** Begin DOCUMENT EXCERPT **

[proofplan]
We reformulate the variational inequality as a fixed-point problem: $u \in K$ solves $a(u, v-u) \ge f(v-u)$ for all $v \in K$ if and only if $u = P_K(u - \rho \mathcal{J}(\mathcal{A}u - f))$ for any $\rho > 0$, where $\mathcal{A}: V \to V^*$ is the operator induced by $a$, $\mathcal{J}: V^* \to V$ is the Riesz isomorphism, and $P_K$ is the metric projection. We then show that the resulting map $T_\rho(v) = P_K(v - \rho\mathcal{J}(\mathcal{A}v - f))$ is a strict contraction for $\rho \in (0, 2\alpha/M^2)$, where $\alpha$ is the coercivity constant and $M$ is the continuity constant, and apply the [Banach Fixed Point Theorem](/theorems/289).
[/proofplan]
[step:Introduce the operator $\mathcal{A}$ and the Riesz map $\mathcal{J}$]
Associate with the bilinear form $a$ a bounded [linear operator](/page/Bounded%20Linear%20Operator) $\mathcal{A}: V \to V^*$ defined by
\begin{align*}
(\mathcal{A}u)(v) = a(u, v) \quad \text{for all } u, v \in V.
\end{align*}
By continuity of $a$, $\|\mathcal{A}u\|_{V^*} \le M\|u\|_V$, so $\mathcal{A}$ is bounded with $\|\mathcal{A}\|_{\mathcal{L}(V, V^*)} \le M$.
Let $\mathcal{J}: V^* \to V$ denote the inverse of the Riesz isomorphism, the isometric isomorphism satisfying
\begin{align*}
(\mathcal{J}\phi, v)_V = \phi(v) \quad \text{for all } \phi \in V^*, \, v \in V.

** End DOCUMENT EXCERPT **
** Begin MATERIAL PROVIDED **

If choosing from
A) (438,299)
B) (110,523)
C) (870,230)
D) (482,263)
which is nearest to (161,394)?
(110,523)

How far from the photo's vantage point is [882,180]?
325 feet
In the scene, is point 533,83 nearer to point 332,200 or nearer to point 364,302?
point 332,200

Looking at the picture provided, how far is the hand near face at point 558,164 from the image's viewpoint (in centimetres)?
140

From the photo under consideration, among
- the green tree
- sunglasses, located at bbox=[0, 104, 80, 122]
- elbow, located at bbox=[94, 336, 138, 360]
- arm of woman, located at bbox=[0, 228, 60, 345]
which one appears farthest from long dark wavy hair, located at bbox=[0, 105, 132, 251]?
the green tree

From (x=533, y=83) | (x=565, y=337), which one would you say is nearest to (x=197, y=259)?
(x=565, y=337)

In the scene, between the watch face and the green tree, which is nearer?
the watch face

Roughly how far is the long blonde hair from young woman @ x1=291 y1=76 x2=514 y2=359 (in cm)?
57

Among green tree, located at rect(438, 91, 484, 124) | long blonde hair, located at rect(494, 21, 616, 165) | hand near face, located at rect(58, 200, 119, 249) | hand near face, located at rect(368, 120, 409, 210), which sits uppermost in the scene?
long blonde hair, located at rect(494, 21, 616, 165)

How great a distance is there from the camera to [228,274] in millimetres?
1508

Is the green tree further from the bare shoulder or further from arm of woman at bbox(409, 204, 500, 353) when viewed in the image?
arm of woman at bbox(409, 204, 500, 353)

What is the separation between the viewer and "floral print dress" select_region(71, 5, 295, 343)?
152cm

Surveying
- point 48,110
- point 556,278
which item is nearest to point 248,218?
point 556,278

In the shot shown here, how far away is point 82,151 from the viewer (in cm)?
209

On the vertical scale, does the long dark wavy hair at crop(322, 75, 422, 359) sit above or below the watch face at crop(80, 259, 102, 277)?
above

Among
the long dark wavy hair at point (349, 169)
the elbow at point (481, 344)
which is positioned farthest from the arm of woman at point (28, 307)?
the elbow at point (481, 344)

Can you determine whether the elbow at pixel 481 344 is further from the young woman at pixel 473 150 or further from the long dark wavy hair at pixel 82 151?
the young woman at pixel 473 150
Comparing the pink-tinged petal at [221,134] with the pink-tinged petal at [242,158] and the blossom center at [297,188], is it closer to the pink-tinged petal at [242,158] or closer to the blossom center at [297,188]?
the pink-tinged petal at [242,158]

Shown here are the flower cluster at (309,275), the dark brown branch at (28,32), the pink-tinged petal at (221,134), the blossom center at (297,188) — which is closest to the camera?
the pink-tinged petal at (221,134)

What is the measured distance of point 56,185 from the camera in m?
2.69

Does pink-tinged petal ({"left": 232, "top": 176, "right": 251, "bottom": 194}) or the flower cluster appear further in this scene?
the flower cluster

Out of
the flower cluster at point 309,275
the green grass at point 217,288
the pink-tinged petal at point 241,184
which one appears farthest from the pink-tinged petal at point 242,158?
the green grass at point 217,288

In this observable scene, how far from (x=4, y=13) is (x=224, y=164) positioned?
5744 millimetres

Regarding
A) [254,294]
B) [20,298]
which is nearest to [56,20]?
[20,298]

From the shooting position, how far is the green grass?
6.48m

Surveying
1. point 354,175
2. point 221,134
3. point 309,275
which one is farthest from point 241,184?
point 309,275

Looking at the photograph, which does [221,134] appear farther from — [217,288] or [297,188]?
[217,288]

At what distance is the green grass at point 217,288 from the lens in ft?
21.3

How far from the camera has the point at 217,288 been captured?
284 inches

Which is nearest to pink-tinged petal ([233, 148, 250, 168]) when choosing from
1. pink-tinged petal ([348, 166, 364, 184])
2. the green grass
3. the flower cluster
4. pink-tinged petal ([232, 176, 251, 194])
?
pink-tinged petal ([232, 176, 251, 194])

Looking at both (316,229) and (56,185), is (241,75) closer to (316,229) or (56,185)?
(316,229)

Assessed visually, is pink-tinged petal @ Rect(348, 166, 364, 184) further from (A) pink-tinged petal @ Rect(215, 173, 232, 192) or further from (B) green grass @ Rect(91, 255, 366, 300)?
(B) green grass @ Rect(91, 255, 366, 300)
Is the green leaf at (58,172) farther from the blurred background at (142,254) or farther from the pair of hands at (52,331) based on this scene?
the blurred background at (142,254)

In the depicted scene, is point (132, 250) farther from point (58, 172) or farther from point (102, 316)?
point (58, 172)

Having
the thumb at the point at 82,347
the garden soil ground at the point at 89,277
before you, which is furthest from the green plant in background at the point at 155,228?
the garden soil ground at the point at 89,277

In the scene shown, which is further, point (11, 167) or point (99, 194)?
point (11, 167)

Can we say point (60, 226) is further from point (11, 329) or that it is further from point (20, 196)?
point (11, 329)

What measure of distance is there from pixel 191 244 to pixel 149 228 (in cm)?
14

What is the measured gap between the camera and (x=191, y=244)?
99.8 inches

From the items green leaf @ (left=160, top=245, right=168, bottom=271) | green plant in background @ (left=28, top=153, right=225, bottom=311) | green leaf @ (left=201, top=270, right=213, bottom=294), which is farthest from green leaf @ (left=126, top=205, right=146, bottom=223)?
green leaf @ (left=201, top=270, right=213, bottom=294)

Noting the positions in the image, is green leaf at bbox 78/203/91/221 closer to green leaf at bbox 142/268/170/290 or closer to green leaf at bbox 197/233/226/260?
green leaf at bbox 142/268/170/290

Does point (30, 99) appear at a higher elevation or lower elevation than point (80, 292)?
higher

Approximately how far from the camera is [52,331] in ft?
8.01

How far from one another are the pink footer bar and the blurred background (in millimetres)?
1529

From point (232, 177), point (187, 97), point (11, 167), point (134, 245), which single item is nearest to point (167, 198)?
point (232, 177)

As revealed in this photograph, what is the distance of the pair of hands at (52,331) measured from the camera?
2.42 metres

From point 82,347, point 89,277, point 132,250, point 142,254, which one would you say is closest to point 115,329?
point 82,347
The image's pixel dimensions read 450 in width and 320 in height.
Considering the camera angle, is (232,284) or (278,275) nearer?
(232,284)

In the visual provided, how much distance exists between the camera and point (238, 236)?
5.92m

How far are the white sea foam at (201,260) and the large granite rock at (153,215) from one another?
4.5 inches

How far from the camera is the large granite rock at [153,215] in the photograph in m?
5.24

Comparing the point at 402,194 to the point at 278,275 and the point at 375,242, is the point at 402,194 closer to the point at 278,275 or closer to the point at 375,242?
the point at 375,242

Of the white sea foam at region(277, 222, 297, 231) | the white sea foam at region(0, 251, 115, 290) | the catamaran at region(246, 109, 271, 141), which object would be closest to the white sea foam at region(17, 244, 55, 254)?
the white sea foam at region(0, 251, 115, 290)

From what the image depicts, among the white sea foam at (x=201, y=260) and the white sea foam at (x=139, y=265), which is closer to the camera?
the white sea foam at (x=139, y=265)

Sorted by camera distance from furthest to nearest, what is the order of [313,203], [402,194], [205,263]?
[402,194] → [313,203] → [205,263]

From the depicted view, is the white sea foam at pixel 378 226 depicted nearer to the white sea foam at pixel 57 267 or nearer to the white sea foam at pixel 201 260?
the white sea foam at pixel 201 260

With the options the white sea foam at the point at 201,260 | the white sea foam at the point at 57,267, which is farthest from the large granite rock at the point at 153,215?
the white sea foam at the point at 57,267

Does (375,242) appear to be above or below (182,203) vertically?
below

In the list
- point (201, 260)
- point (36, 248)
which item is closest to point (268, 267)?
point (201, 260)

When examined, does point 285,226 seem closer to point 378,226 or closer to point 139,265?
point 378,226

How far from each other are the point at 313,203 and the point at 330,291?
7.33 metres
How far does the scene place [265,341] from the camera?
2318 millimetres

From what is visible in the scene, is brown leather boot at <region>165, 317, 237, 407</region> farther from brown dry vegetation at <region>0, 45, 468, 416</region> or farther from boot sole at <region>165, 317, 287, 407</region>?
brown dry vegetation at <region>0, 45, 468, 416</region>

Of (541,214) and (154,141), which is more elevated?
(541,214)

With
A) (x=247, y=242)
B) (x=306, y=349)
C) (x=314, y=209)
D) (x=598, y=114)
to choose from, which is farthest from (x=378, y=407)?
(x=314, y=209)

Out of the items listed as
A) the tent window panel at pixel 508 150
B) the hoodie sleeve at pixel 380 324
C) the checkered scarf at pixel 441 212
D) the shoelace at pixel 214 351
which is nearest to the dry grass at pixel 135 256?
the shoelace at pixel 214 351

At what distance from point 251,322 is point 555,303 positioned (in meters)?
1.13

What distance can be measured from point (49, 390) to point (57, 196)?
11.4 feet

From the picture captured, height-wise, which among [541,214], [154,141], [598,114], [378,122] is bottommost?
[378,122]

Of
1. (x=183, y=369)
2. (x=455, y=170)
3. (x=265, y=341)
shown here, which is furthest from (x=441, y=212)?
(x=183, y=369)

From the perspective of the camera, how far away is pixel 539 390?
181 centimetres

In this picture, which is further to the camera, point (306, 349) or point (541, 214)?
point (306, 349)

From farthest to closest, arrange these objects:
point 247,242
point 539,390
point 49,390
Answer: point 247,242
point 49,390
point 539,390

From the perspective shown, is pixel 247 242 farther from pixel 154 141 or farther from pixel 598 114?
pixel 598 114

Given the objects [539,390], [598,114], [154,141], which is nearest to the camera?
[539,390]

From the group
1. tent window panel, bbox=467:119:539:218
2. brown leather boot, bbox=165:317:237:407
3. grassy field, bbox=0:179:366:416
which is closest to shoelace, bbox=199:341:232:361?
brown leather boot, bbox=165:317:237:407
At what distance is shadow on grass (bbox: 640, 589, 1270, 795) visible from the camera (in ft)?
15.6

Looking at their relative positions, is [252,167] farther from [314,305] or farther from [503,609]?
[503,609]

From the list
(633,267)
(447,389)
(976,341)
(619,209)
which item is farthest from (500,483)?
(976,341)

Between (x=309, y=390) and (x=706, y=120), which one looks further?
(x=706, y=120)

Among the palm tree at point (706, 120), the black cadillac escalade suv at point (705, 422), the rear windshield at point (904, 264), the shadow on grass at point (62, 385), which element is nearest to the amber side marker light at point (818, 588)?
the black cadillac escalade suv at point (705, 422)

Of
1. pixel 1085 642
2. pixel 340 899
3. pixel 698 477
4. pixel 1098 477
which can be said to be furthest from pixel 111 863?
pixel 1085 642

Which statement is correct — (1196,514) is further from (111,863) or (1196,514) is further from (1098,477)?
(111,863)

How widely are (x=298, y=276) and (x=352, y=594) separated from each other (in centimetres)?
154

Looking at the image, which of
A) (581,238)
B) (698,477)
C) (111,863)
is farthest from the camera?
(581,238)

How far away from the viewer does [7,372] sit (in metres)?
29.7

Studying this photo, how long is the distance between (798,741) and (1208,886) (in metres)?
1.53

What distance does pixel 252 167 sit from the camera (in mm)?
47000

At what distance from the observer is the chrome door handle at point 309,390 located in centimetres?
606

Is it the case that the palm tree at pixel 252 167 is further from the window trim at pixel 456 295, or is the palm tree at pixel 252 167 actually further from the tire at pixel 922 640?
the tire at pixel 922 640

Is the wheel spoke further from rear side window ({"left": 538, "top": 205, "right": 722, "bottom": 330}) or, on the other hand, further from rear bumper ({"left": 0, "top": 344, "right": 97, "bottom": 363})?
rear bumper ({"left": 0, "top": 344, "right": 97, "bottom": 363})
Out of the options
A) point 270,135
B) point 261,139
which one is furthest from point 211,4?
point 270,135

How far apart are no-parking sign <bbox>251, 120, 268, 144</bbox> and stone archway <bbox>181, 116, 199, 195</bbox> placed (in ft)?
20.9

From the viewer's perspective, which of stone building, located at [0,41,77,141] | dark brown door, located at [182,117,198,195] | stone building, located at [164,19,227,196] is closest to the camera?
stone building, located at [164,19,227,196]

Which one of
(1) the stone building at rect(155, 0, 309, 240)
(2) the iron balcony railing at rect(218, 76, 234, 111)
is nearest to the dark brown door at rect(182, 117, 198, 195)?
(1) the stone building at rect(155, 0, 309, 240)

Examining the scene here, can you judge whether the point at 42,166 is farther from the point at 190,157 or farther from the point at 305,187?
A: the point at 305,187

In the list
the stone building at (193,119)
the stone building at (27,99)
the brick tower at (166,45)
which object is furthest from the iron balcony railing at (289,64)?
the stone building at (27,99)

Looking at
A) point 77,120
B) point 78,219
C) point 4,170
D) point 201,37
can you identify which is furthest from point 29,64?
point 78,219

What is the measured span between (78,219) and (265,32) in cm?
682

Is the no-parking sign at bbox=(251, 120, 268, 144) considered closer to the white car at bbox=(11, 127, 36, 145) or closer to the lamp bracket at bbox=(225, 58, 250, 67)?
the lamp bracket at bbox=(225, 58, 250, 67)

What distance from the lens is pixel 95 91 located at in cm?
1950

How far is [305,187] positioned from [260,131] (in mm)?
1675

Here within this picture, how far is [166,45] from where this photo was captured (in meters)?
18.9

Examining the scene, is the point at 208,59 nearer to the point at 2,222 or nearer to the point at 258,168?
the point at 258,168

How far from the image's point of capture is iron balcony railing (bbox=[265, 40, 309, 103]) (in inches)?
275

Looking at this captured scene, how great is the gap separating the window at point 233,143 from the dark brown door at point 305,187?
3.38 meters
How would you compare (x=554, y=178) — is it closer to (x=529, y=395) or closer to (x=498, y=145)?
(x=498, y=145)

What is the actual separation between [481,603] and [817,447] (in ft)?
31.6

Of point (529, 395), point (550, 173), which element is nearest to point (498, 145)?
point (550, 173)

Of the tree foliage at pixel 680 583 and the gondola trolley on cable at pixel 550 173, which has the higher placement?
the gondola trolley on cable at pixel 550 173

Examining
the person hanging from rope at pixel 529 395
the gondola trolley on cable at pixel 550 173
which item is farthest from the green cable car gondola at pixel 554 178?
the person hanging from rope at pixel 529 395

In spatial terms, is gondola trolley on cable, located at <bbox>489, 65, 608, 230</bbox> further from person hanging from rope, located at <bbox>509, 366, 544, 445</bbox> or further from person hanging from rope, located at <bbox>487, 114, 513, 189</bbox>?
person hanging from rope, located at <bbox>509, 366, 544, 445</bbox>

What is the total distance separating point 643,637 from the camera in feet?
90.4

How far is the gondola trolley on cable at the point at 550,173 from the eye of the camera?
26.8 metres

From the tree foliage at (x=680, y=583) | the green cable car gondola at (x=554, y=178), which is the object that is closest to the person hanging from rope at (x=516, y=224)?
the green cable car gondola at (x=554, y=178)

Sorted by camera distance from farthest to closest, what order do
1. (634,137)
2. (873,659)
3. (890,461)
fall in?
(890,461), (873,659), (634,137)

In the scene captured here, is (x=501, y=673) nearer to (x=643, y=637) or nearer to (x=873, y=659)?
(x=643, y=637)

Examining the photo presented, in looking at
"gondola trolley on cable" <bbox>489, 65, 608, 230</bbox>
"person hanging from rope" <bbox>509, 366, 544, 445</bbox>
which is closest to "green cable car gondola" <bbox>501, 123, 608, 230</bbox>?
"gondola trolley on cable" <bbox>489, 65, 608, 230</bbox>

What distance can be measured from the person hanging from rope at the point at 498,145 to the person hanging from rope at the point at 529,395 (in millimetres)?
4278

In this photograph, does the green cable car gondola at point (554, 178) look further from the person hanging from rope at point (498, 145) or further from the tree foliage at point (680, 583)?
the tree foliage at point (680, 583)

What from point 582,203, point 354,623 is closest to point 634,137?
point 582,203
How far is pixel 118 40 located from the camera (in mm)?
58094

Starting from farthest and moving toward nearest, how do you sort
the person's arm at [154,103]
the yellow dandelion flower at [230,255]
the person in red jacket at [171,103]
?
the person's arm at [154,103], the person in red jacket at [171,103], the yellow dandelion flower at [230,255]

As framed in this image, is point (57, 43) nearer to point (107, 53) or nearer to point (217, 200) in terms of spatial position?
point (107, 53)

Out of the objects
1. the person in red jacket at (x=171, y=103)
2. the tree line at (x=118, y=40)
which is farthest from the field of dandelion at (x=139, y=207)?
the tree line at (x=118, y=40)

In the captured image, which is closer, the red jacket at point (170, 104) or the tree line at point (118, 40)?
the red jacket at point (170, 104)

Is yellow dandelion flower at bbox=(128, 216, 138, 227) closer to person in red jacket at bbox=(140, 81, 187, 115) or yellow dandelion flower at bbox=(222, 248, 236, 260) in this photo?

** End MATERIAL PROVIDED **

Output the passage of the variational inequality proof from "[/proofplan]" up to and including "u, v \in V.", copied word for word.

[/proofplan]
[step:Introduce the operator $\mathcal{A}$ and the Riesz map $\mathcal{J}$]
Associate with the bilinear form $a$ a bounded [linear operator](/page/Bounded%20Linear%20Operator) $\mathcal{A}: V \to V^*$ defined by
\begin{align*}
(\mathcal{A}u)(v) = a(u, v) \quad \text{for all } u, v \in V.